Marketed under the trade name LYMErix by Philadelphia pharmaceutical giant SmithKline Beecham Biologicals, the vaccine is designed to be given as three shots over a year's time, but not to anyone younger than 17 (young people actually are more at risk, but clinical trials on them haven't been completed). FDA clearance to sell a second Lyme vaccine also has been sought by a French pharmaceutical company, Pasteur Merieux Connaught. Either company, or both, will pay royalties to the patent-holders, Barbour and the Swedish colleague in whose lab the Lyme-causing bacteria was DNA-sequenced.

Though he's ambivalent about the uses of the vaccine, Barbour is very proud of the research that produced it. At a time when some bacteria have grown resistant to antibiotics and new treatments must be found, he sees exciting possibilities in the way this vaccine works. Unlike any previous vaccine, this one kills the infectious bacteria not in the human bloodstream but in the body of the tick itself. A vaccinated human, in effect, cures the tick.

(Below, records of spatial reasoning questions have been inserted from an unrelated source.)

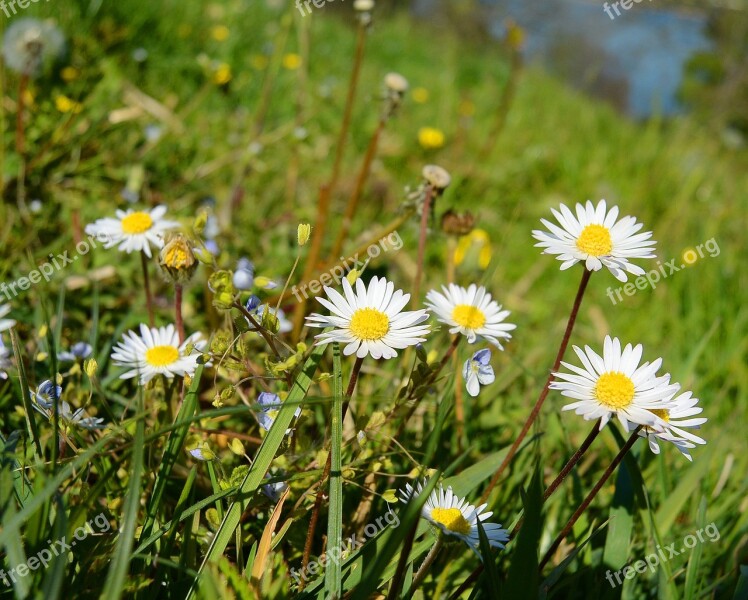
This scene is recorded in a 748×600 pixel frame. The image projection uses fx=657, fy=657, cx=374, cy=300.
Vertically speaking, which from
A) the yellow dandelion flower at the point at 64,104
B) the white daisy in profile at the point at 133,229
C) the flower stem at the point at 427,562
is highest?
the yellow dandelion flower at the point at 64,104

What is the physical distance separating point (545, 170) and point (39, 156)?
216cm

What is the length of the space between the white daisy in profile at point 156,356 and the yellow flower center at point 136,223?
24 cm

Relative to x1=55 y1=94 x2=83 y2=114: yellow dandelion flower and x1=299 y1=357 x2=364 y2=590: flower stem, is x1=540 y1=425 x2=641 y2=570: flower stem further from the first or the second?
x1=55 y1=94 x2=83 y2=114: yellow dandelion flower

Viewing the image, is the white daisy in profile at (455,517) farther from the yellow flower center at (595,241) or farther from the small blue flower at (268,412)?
the yellow flower center at (595,241)

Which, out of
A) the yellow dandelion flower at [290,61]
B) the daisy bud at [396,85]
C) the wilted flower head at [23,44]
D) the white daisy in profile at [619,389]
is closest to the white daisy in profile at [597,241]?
the white daisy in profile at [619,389]

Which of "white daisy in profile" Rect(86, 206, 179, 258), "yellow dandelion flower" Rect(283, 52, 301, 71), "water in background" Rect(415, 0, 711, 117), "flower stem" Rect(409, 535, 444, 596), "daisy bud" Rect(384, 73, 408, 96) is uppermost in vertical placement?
"water in background" Rect(415, 0, 711, 117)

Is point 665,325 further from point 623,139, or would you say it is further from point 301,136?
point 623,139

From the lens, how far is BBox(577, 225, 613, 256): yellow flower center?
38.0 inches

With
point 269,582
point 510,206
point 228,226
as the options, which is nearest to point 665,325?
point 510,206

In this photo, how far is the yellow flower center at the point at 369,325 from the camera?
915 mm

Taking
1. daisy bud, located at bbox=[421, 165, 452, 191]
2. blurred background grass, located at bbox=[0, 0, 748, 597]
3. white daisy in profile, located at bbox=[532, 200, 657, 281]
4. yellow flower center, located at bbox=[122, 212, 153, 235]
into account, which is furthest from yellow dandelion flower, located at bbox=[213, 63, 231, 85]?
white daisy in profile, located at bbox=[532, 200, 657, 281]

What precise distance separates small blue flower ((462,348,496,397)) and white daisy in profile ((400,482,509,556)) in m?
0.16

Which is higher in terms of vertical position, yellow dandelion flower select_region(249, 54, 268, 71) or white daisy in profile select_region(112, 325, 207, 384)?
yellow dandelion flower select_region(249, 54, 268, 71)

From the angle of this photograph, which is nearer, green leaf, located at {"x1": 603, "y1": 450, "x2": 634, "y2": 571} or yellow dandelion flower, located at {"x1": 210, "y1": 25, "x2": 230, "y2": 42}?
green leaf, located at {"x1": 603, "y1": 450, "x2": 634, "y2": 571}
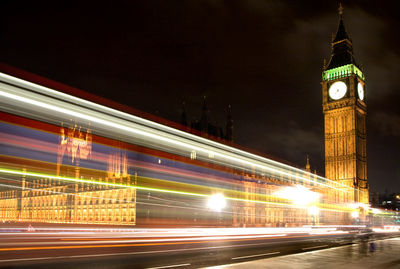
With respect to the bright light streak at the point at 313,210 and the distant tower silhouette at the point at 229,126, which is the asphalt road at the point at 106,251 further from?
the distant tower silhouette at the point at 229,126

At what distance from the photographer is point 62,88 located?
9391 millimetres

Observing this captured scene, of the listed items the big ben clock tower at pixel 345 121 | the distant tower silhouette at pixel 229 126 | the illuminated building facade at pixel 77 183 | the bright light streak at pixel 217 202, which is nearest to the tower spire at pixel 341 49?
the big ben clock tower at pixel 345 121

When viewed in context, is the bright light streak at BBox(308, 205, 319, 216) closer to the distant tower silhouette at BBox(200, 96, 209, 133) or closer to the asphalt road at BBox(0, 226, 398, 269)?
the asphalt road at BBox(0, 226, 398, 269)

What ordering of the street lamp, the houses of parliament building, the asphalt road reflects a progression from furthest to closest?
the street lamp, the asphalt road, the houses of parliament building

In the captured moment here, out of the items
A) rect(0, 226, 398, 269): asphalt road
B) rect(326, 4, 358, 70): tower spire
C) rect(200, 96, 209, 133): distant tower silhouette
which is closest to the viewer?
rect(0, 226, 398, 269): asphalt road

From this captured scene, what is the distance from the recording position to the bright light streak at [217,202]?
43.7 feet

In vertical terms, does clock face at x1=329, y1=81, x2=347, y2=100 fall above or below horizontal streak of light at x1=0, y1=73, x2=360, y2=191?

The basic discoveries on which the vaccine is based were made long ago. In 1981, while studying deer ticks at the National Institutes of Health Rocky Mountain Laboratories in Montana, Barbour and a fellow researcher isolated within the tick gut the bacterium responsible for causing Lyme disease. Because the other researcher, Willy Burgdorfer, first found the organism, it bears his name: Borrelia burgdorferi.

Barbour's great initial contribution was the discovery of a culture medium in which B. burgdorferi would grow and multiply. Once it could be reproduced, it could be studied. Barbour went on to clone the bacteria, identify a biologically vulnerable protein on its surface, and eventually work on development of the new vaccine.

He identified, too, a possible tactical advantage against ticks: they're slow. A tick takes a day to attach its sucking mouth and another day before the bacteria it carries begin passing via the tick's saliva into the victim's bloodstream. On the surface of the bacteria, as it was found inside ticks, was a particular protein, termed OspA, that remained virtually identical wherever in America ticks were found. As soon as it met human blood, OspA immediately began turning into another protein, OspC, in a wide variety of strains, each with different DNA. OspA remained constant inside the tick because ticks — like other invertebrates — have no immune system; with no immune attack, the bacteria had no reason to develop defenses.

Barbour describes what happens when a Lyme-infected tick meets a vaccinated human. The tick, he says, is "almost like a little drill, a roto-rooter. It carves out a place for itself and begins to feed. After a while, it begins secreting saliva to make it easier, so that's when the infection starts. It comes in with the saliva. But by that time, it's no longer making OspA, it's making OspC, so the vaccine doesn't work once that happens. In an immunized person, the person has the antibody to OspA in their blood, and that goes into the tick at the same time as the rest of the blood, killing the bacteria. So that's unlike any other vaccine, and in terms of the potential, that indicates it may be possible to make a vaccine against malaria in the same way."

Malaria, rheumatoid arthritis, multiple sclerosis, ulcers, heart disease — all do have or are suspected of having a bacterial trigger. All have been mentioned by Barbour as possible beneficiaries of this new approach. But the work will be done by others; Barbour plans to continue his research on ticks, with the work partly financed by his patent royalties. Ticks carry many diseases — Rocky Mountain Spotted Fever, relapsing fever, Colorado tick fever, ehrlichiosis, tularemia, among others — and Barbour intends to remain focused here.

Should field mice be vaccinated, he wonders, the way rabies vaccine is distributed to wild animals in the South, by strewing vaccine-laden food through suburbs? Could a vaccine be created which would make ticks fall off faster, or make them itch so that people would notice them quickly? Could ticks be eradicated? Should they be?

"I don't think anybody is going to stand up and say 'we need ticks,'" he said. "There isn't a big constituency for ticks. They may have some role in the big scheme of things, but to be able to reduce the number of ticks — that's what would really be the most effective way to prevent Lyme disease."